Skip site navigation (1) Skip section navigation (2)

Re: pg_dump additional options for performance

From: Simon Riggs <simon(at)2ndquadrant(dot)com>
To: Tom Lane <tgl(at)sss(dot)pgh(dot)pa(dot)us>
Cc: Magnus Hagander <magnus(at)hagander(dot)net>, pgsql-hackers(at)postgresql(dot)org
Subject: Re: pg_dump additional options for performance
Date: 2008-02-26 15:15:59
Message-ID: 1204038959.4252.321.camel@ebony.site (view raw or flat)
Thread:
Lists: pgsql-hackers
On Tue, 2008-02-26 at 10:03 -0500, Tom Lane wrote:
> Magnus Hagander <magnus(at)hagander(dot)net> writes:
> > On Tue, Feb 26, 2008 at 12:39:29AM -0500, Tom Lane wrote:
> >> BTW, what exactly was the use-case for this?
> 
> > One use-case would be when you have to make some small change to the schema
> > while reloading it, that's still compatible with the data format. Then
> > you'd dump schema-no-indexes-and-stuff, then *edit* that file, before
> > reloading things. It's a lot easier to edit the file if it's not hundreds
> > of gigabytes..
> 
> This is a use-case for having switches that *extract* convenient subsets
> of a dump archive.  It does not mandate having pg_dump emit multiple
> files.  You could extract, say, the pre-data schema into a text SQL
> script, edit it, load it, then extract the data and remainining script
> directly into the database from the dump file.
> 
> In short, what I think we need here is just some more conveniently
> defined extraction filter switches than --schema-only and --data-only.
> There's no need for any fundamental change to pg_dump's architecture.
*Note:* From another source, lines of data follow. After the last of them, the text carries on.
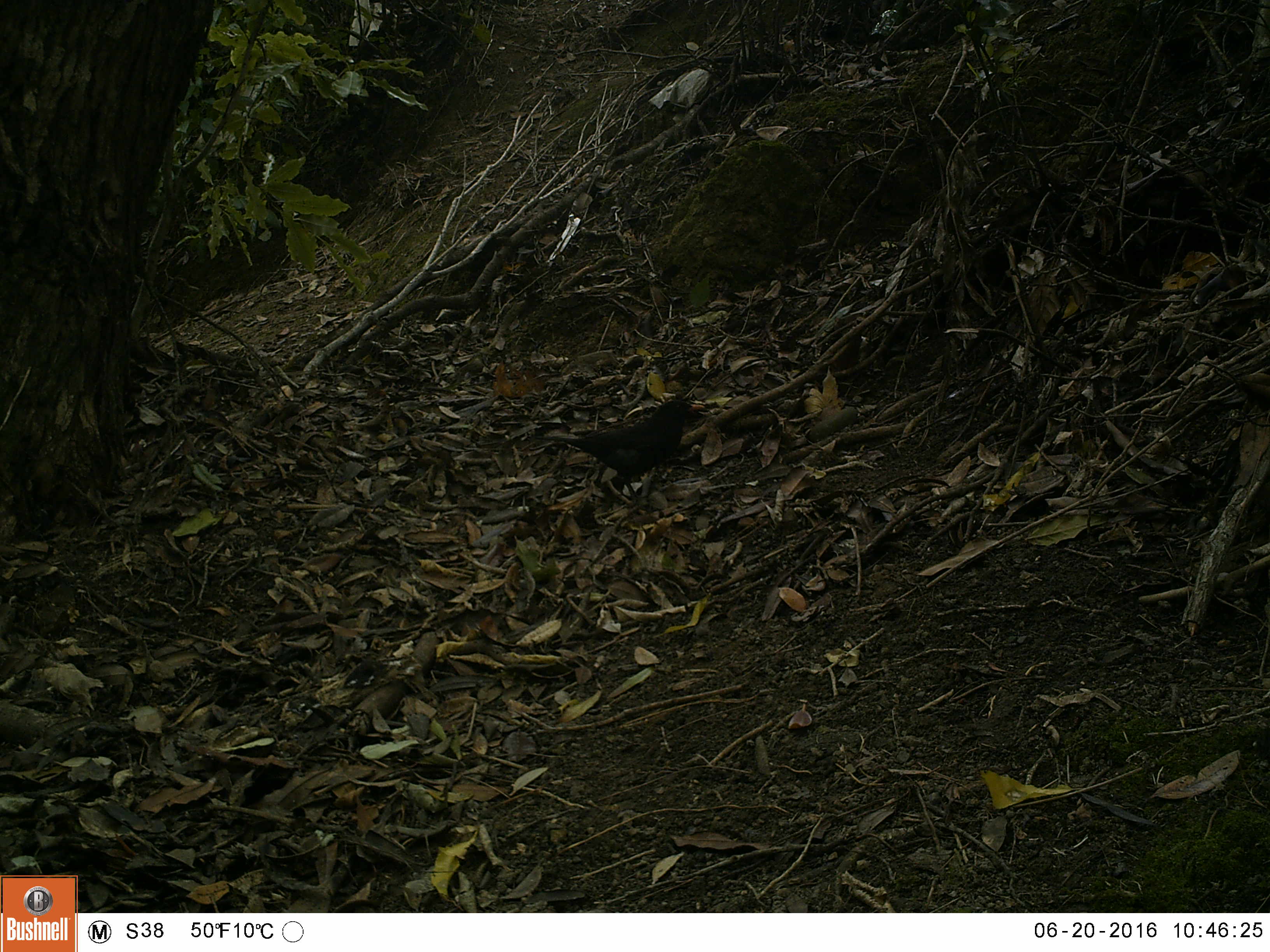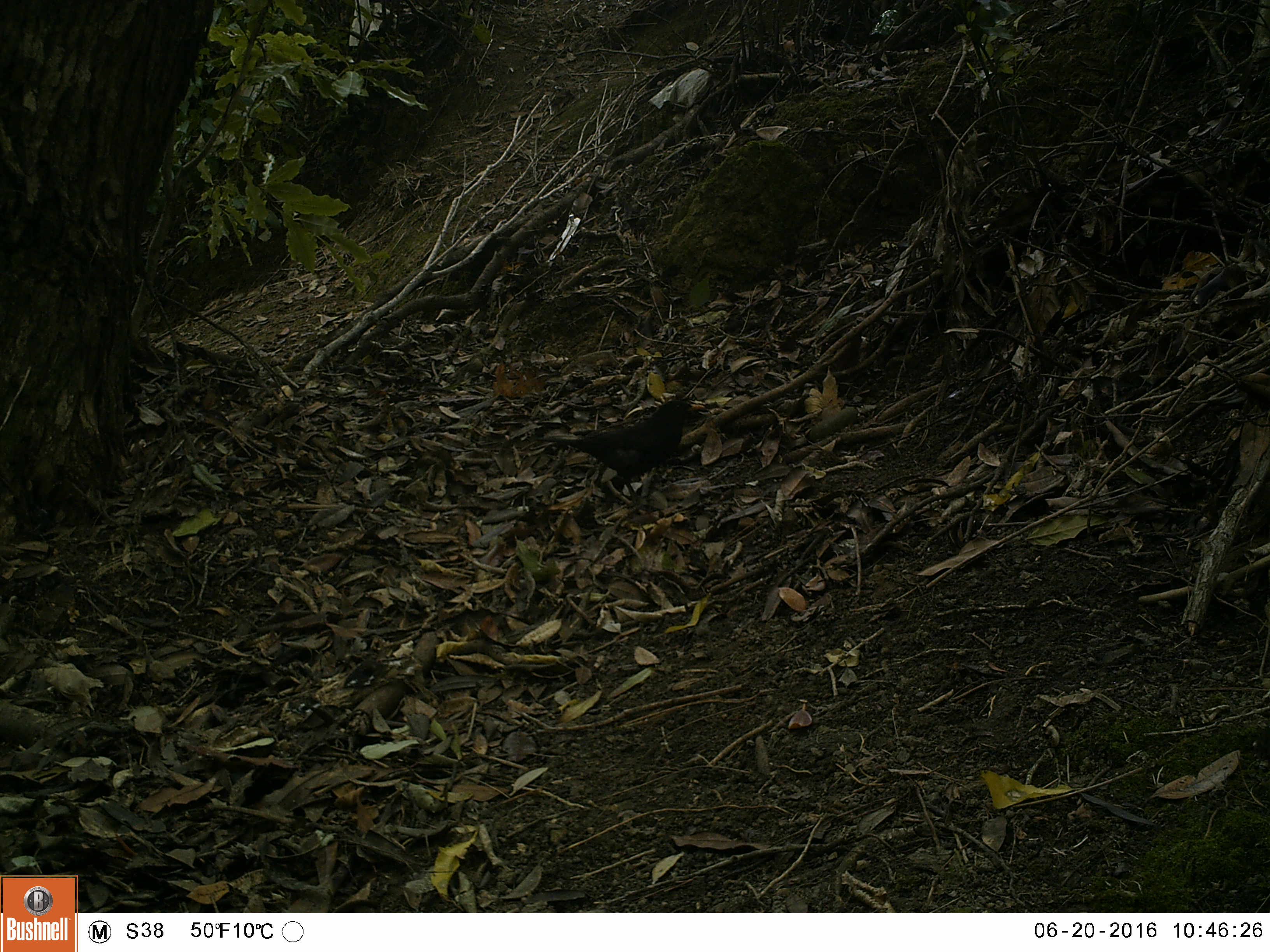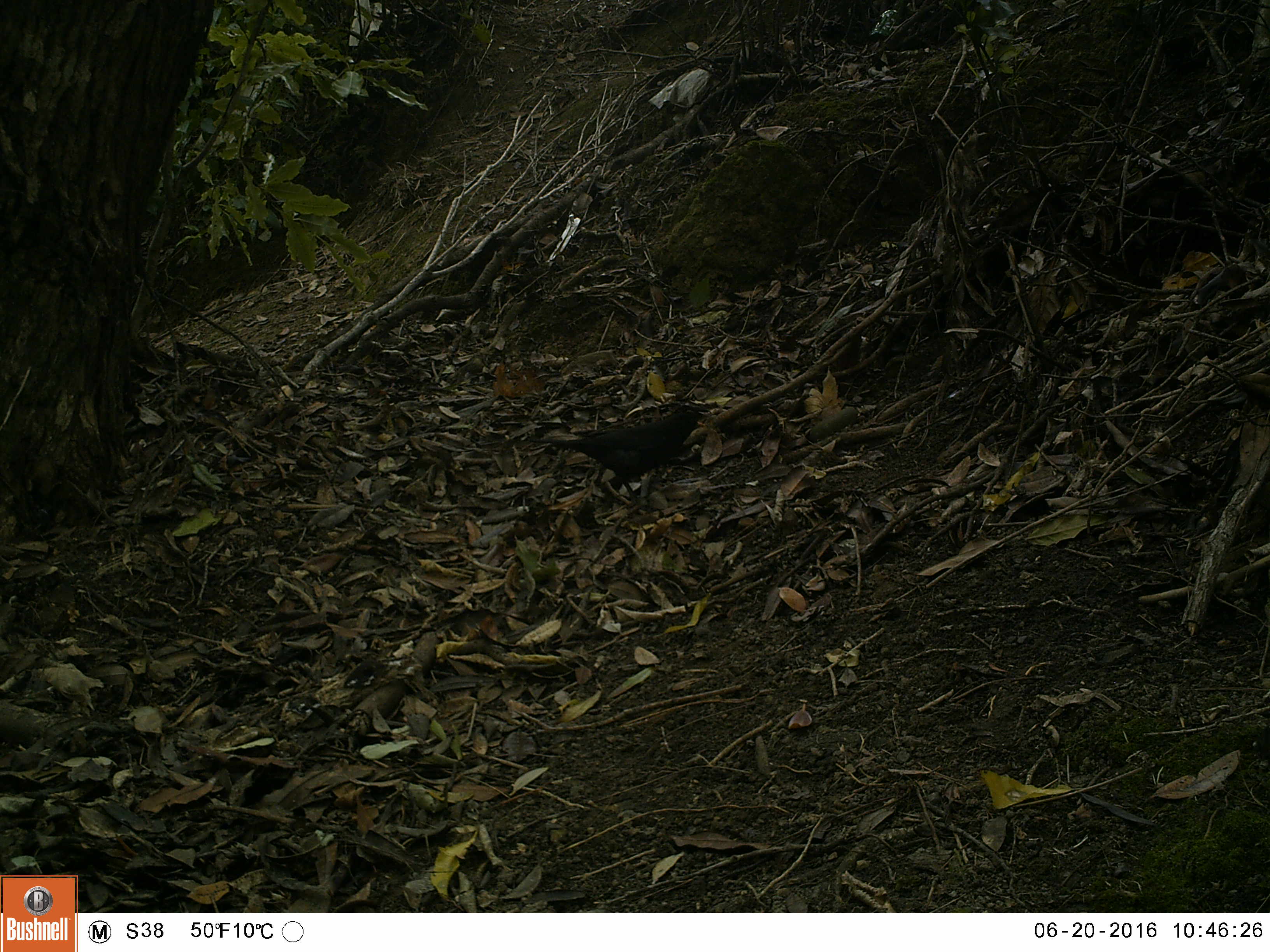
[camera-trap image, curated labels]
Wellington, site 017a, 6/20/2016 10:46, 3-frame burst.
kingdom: Animalia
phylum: Chordata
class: Aves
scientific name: Aves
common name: bird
Bird (Aves).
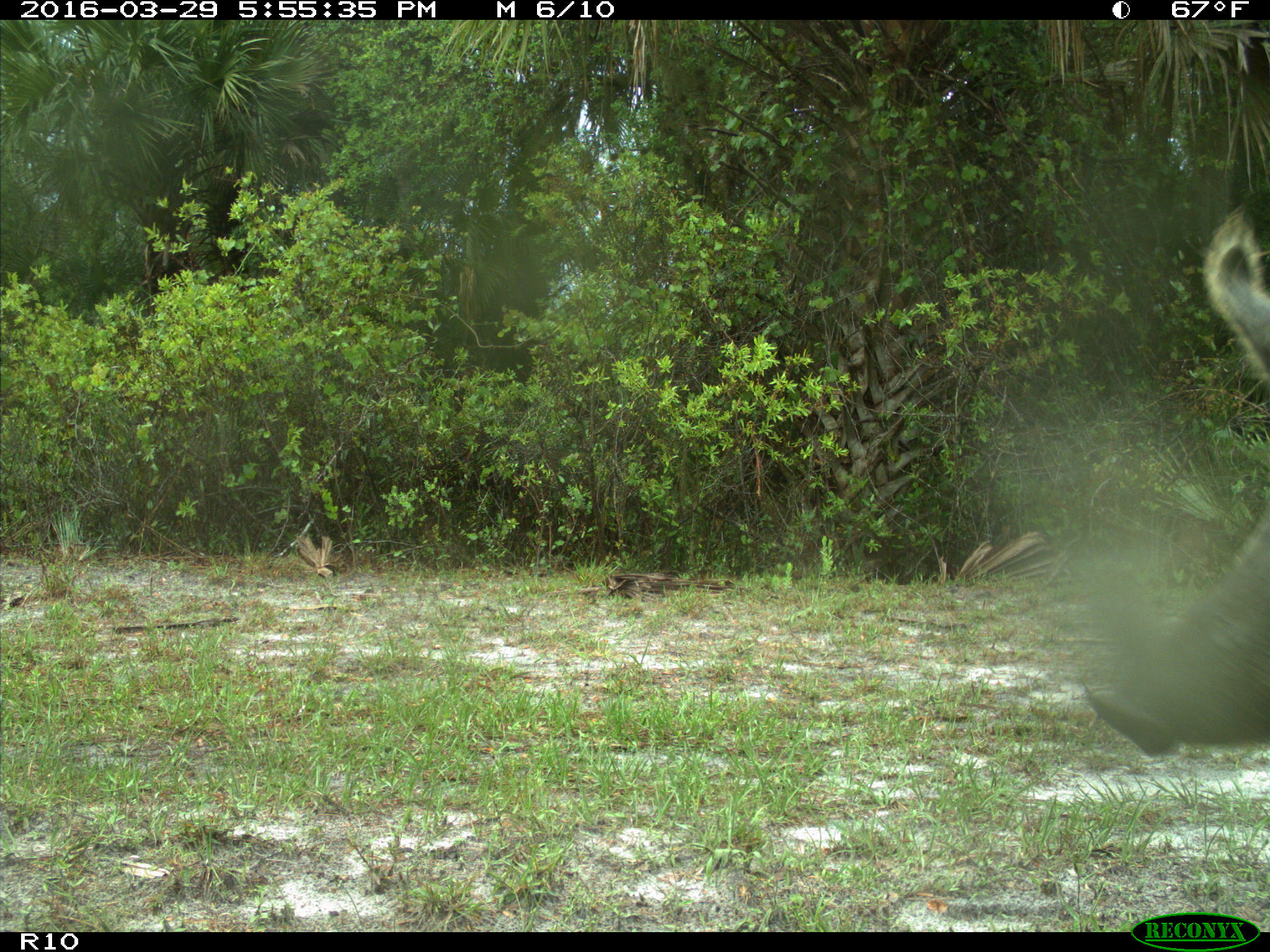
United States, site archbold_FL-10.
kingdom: Animalia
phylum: Chordata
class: Mammalia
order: Artiodactyla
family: Suidae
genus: Sus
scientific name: Sus scrofa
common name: wild boar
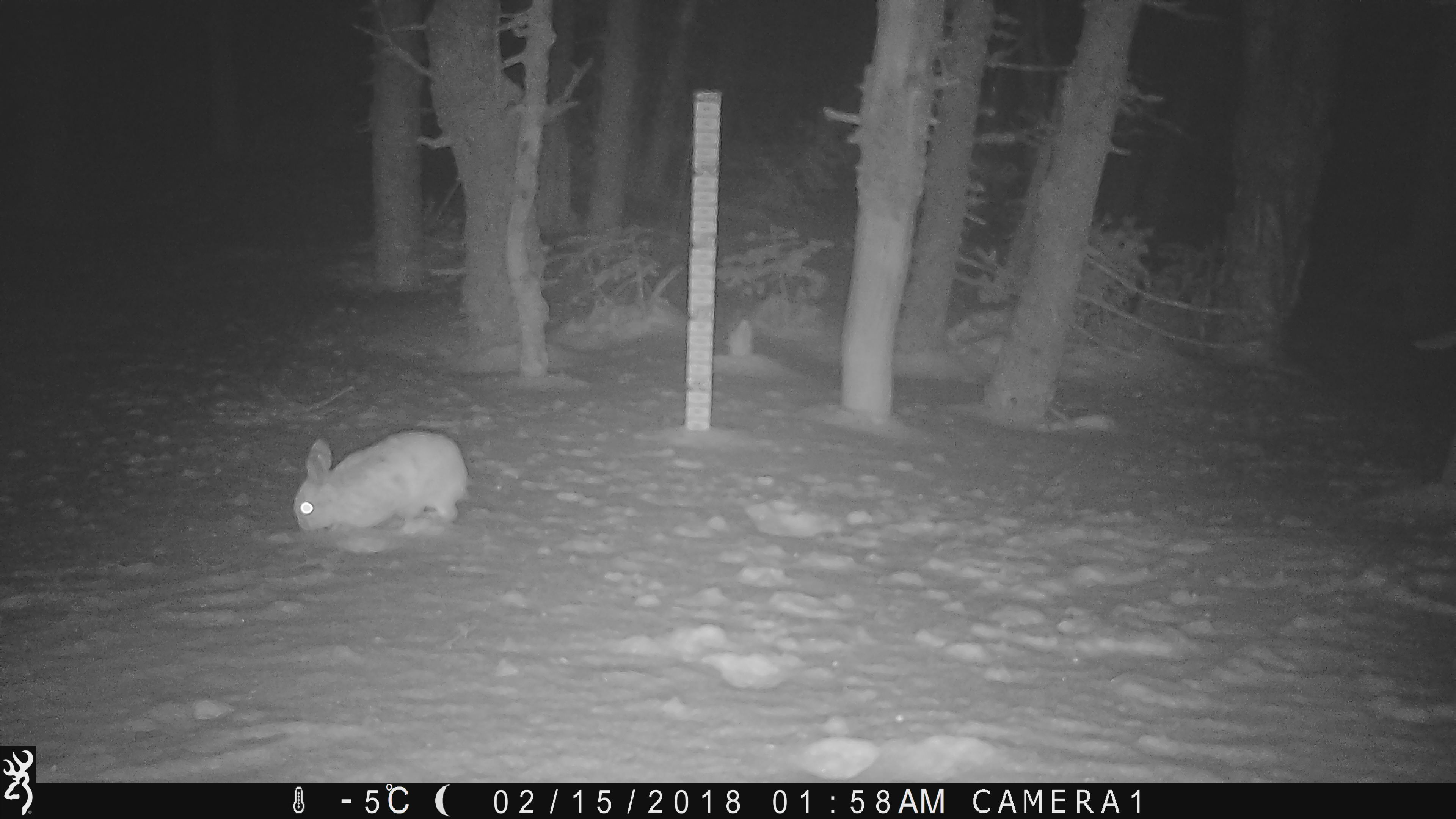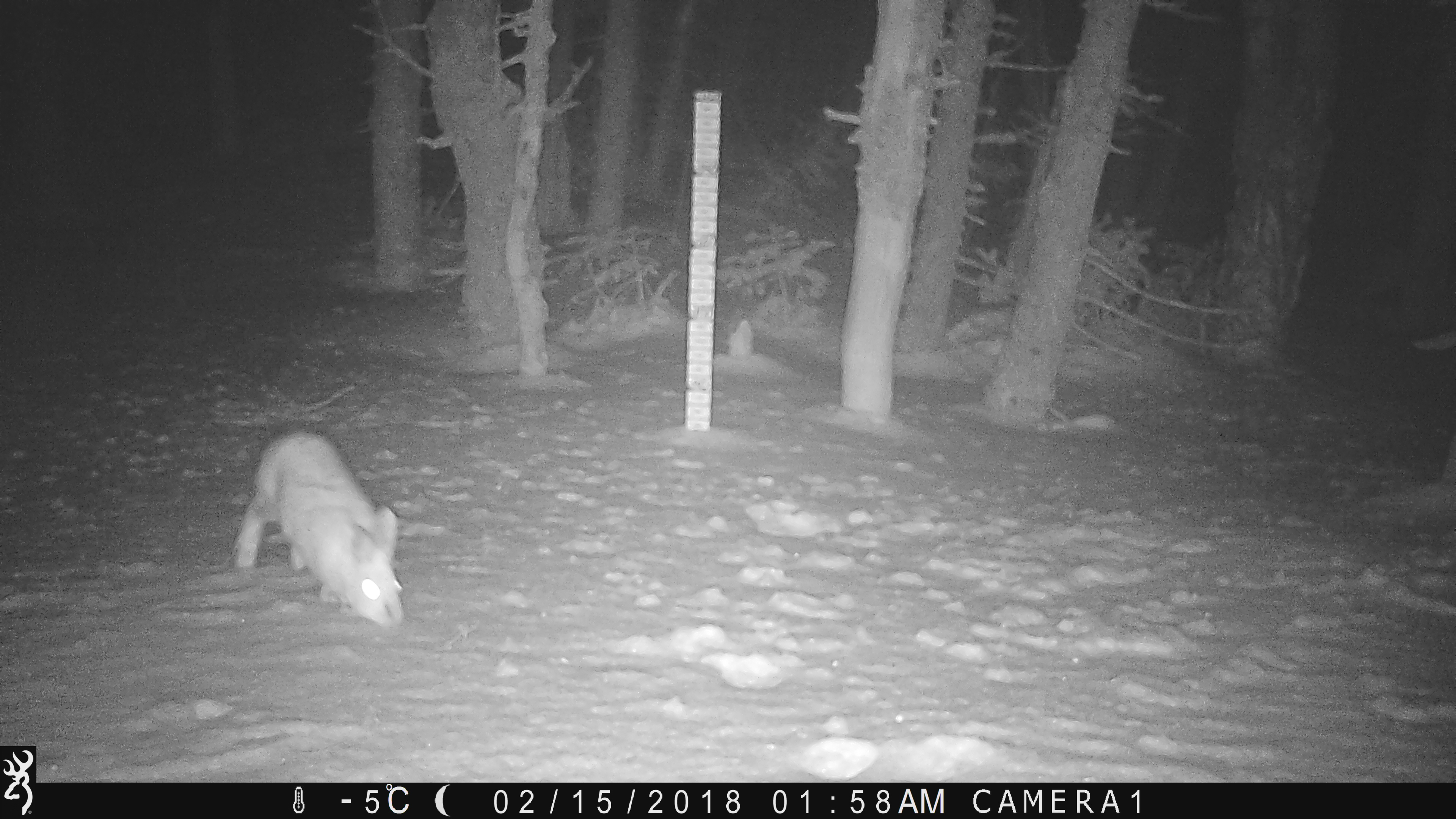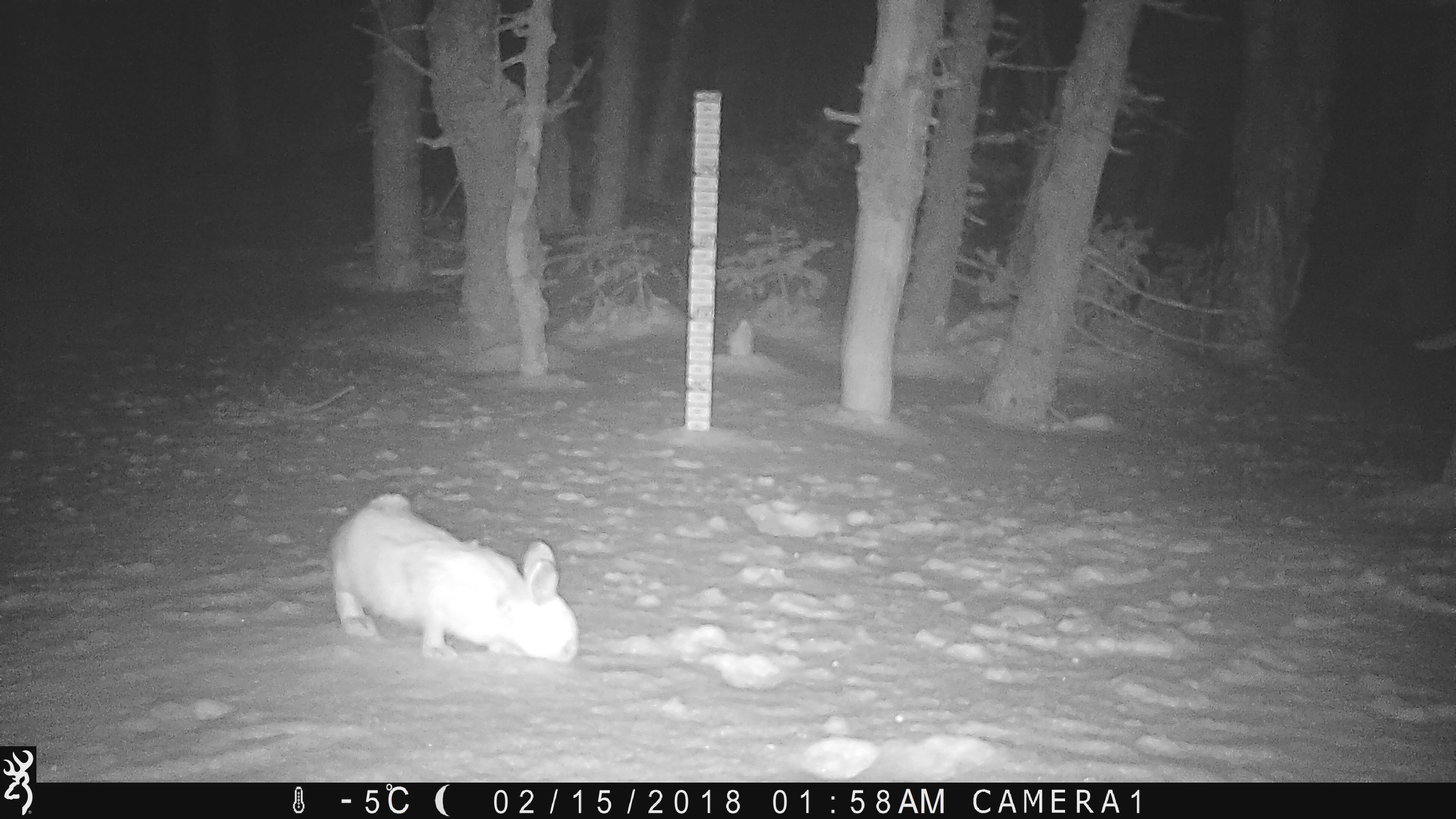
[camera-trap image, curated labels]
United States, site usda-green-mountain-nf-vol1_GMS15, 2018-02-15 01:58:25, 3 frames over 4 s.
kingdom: Animalia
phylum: Chordata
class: Mammalia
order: Lagomorpha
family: Leporidae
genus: Lepus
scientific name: Lepus americanus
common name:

> Yes, I've read the subsequent discussion about a "directory" output
> format.  I think it's pointless complication --- or at least, that it's
> a performance hack rather than a functionality one, with no chance of
> any actual performance gain until we've parallelized pg_restore, and
> with zero existing evidence that any gain would be had even then.
> 
> BTW, if we avoid fooling with the definition of the archive format,
> that also means that the extraction-switch patch should be relatively
> independent of parallelization work, so the work could proceed
> concurrently.

So if I understand:

* we add switches to pg_dump to dump out separate files with --pre,
--post and --data (or other names) [TODO: Simon]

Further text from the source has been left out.